Das gilt auch für die Wahlen. Im riesigen Kongo müssen in 62.000 Wahllokale - zum Teil tief im Dschungel - 4.000 Tonnen Wahlzettel verteilt werden. Dazu 186.000 Wahlurnen. Die UNO und die russische Botschaft haben lediglich 180 Flugzeuge und Hubschrauber dafür bereitgestellt.

Von fairen Wahlen sei daher nicht auszugehen, sagt Jean-Claude Katende, Leiter der Menschenrechtsorganisation von Asadho (Afrikanische Vereinigung zur Verteidigung der Menschenrechte). Auf den Wählerlisten stünden bereits 19.000 Namen doppelt. "Das schafft Zweifel an dem Prozess. Die meisten Kongolesen haben bereits das Vertrauen in die Wahl verloren."

Verlassen auf die Chinesen

Evariste Boshab, Generalsekretär von Kabilas Partei PPRD (Volkspartei für Wiederaufbau und Entwicklung) und zugleich Kongos Parlamentspräsident, gibt sich siegessicher. Er trägt ein T-Shirt mit Kabila-Porträt, das sich über seinen Bauch spannt. "Wir werden Kabilas Kurs fortsetzen", antwortet er auf die Frage nach seinem Parteiprogramm. Das heißt? "Brücken und Straßen bauen, das Land modernisieren."

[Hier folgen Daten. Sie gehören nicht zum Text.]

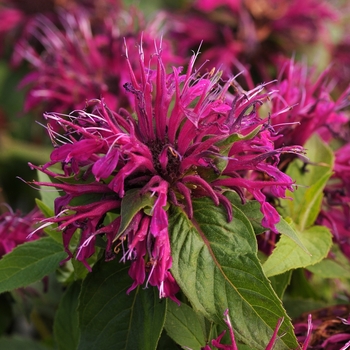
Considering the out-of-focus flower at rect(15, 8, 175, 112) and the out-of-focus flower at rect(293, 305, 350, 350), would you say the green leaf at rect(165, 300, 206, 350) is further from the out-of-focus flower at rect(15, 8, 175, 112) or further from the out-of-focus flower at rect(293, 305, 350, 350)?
the out-of-focus flower at rect(15, 8, 175, 112)

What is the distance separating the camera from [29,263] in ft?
1.94

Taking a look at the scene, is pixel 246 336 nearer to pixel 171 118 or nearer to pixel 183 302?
pixel 183 302

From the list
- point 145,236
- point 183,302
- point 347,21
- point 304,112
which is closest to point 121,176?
point 145,236

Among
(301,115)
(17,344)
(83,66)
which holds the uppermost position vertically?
(83,66)

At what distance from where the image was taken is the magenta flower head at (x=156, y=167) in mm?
480

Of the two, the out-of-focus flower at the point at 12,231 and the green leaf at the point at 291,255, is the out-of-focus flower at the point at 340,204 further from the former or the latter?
the out-of-focus flower at the point at 12,231

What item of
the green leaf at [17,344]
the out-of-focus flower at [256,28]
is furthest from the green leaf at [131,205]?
the out-of-focus flower at [256,28]

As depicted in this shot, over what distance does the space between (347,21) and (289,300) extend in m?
1.01

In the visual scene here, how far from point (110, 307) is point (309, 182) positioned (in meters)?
0.29

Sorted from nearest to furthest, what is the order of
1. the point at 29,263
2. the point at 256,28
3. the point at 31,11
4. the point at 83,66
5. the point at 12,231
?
the point at 29,263
the point at 12,231
the point at 83,66
the point at 256,28
the point at 31,11

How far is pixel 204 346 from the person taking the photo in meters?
0.54

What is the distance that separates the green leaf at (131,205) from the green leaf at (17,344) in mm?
444

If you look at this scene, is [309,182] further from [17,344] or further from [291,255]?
[17,344]

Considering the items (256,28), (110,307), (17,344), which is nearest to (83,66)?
(256,28)
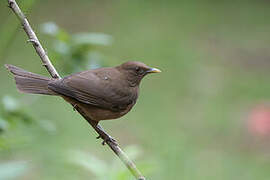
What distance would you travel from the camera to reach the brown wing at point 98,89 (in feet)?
12.9

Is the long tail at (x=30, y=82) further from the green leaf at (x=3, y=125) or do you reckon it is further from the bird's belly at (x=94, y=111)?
the green leaf at (x=3, y=125)

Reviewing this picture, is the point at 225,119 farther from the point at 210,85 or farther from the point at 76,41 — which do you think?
the point at 76,41

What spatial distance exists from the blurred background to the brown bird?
213 mm

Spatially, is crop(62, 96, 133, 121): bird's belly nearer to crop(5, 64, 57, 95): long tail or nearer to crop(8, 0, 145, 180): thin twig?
crop(8, 0, 145, 180): thin twig

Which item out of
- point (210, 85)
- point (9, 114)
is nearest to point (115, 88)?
point (9, 114)

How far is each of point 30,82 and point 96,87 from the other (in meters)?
0.52

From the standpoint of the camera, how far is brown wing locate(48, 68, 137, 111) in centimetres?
393

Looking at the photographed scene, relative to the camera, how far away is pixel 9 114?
3.31m

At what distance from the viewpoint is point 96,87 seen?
4137mm

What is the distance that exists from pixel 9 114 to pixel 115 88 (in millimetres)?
1127

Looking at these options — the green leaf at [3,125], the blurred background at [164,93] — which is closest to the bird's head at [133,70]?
the blurred background at [164,93]

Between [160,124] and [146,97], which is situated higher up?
[146,97]

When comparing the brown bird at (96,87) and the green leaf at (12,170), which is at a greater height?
the brown bird at (96,87)

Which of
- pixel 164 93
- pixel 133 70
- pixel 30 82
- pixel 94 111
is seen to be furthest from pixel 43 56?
pixel 164 93
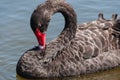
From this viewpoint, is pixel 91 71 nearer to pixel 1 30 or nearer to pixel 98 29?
pixel 98 29

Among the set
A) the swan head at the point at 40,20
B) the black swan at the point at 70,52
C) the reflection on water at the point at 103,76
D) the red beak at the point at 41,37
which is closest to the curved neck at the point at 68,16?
the black swan at the point at 70,52

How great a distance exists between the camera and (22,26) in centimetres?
784

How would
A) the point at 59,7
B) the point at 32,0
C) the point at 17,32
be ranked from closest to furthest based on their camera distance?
the point at 59,7 < the point at 17,32 < the point at 32,0

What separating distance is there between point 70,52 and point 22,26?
181cm

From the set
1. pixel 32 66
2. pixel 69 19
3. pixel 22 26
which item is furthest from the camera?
pixel 22 26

Auf Kabilas Wahlplakaten ist sogar ein Hochgeschwindigkeitszug zu sehen, der durch den Urwald braust. Dabei, so Boshab, verlasse man sich auf Kongos "treueste Partner", die Chinesen. Dann spricht er von Armeereform, Justizreform, Privatisierung. Erst beim Thema Korruptionsbekämpfung geht ihm die Luft aus - er selbst war 2004 wegen Korruptionsvorwürfen als Kabinettschef zurückgetreten: "Die Opfer der Korruption müssen Mut zur Denunziation aufbringen", sagt er.

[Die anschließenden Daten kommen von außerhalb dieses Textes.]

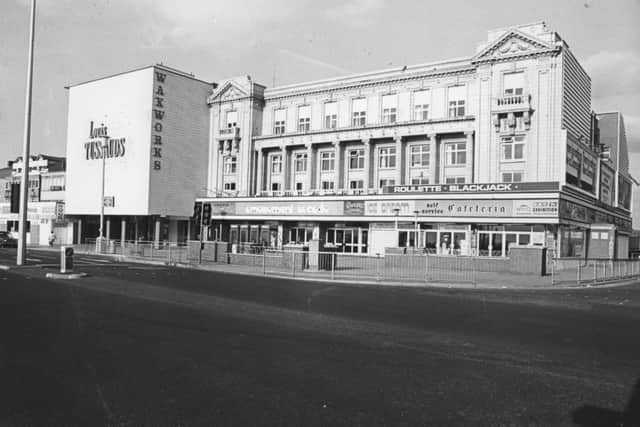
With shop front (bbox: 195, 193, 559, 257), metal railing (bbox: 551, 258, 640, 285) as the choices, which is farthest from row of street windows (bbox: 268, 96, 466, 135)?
metal railing (bbox: 551, 258, 640, 285)

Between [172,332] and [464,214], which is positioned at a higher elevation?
[464,214]

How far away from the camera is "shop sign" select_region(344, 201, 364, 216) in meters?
45.5

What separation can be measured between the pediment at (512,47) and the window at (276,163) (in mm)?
22641

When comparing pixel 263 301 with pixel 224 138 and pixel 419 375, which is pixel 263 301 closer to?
pixel 419 375

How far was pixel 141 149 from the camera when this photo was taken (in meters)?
55.5

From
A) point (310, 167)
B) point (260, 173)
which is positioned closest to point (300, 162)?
point (310, 167)

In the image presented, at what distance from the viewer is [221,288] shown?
18297 mm

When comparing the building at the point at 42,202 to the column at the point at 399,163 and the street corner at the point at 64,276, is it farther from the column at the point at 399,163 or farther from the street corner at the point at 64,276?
the street corner at the point at 64,276

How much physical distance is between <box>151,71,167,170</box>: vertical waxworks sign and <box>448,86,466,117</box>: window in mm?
28209

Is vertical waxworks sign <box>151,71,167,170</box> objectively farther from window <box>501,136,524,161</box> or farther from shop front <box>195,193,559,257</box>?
window <box>501,136,524,161</box>

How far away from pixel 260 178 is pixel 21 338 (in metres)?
48.7

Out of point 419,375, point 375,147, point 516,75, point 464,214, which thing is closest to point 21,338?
point 419,375

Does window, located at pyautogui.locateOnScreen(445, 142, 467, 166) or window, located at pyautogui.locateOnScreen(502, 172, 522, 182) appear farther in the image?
window, located at pyautogui.locateOnScreen(445, 142, 467, 166)

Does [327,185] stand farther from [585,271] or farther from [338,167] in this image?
[585,271]
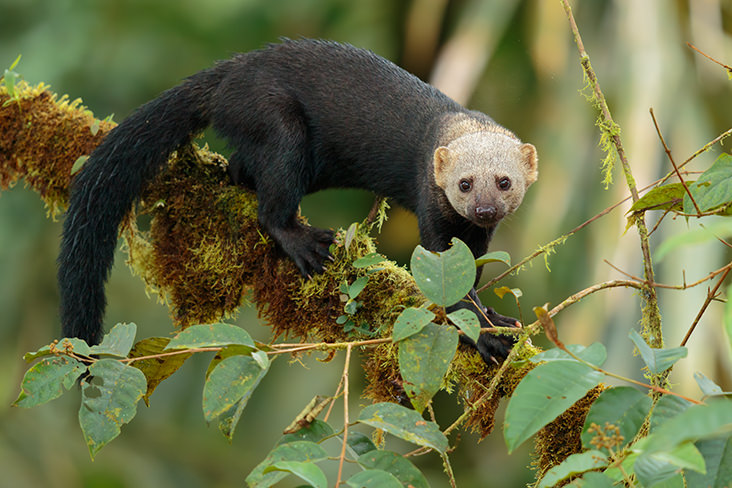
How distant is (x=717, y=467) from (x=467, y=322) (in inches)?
23.5

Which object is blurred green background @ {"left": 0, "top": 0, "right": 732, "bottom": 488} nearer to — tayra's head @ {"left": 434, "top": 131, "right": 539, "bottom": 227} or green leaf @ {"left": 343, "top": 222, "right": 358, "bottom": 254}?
tayra's head @ {"left": 434, "top": 131, "right": 539, "bottom": 227}

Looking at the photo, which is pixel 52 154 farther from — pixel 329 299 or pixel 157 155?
pixel 329 299

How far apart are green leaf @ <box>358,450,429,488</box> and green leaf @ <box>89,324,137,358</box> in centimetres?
67

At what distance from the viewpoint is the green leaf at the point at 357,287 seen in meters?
2.74

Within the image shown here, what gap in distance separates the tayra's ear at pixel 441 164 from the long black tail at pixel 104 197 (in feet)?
3.88

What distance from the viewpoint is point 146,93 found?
6.87 m

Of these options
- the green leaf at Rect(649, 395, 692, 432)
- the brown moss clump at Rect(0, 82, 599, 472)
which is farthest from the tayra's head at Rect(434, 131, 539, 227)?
the green leaf at Rect(649, 395, 692, 432)

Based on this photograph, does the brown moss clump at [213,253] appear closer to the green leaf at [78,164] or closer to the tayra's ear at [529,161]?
the green leaf at [78,164]

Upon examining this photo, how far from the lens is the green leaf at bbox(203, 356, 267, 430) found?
1.58m

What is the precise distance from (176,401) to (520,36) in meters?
4.34

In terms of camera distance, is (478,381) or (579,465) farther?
(478,381)

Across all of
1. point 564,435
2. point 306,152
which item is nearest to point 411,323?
point 564,435

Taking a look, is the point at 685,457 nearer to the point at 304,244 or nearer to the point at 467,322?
the point at 467,322

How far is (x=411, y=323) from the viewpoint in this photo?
1.71 metres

Kongos Korruption - ein Dauerthema, das der Opposition Argumente liefert. Allen voran Kabilas mächtigstem Herausforderer Etienne Tshisekedi und seiner UDPS (Union für Demokratie und sozialen Fortschritt). Tshisekedis Berater Valentin Mubake mobilisiert in Kinshasa für den Wahlkampf.

Kabilas "Mafiastaat"

An Kabilas "Mafiastaat" hat er viel auszusetzen: "Der Fisch rottet vom Kopf her", flucht er über die Regierung. "Unser Land ist voller Reichtümer, die alle in den Taschen der Mächtigen verschwinden." Gäbe es eine Weltmeisterschaft der Korruption, würde Kongo siegen, meint Mubake.

Falls Kabila die Wahl gewinnt, will Mubake die UPDS-Anhänger zum Protest mobilisieren. Es ist bereits zu Krawallen zwischen Kabila- und Tshisekedi-Fans gekommen. Westliche Diplomaten und internationale Organisationen fürchten Ausschreitungen vor und nach den Wahlen. Auf einem Botschaftsempfang diskutieren die Weißen über schusssichere Westen, Evakuierungsrouten und Lebensmittelvorräte.

Von einem solchen Luxus kann Nsabolinga im Armenviertel nur träumen. "Sicherheit? Die gibt es bei uns eh nicht", sagt er. Viele seiner Freunde und Nachbarn sind nicht einmal zur Wahl registriert, gibt er zu. Dabei ist Kongos Parlament nur wenige hundert Meter entfernt.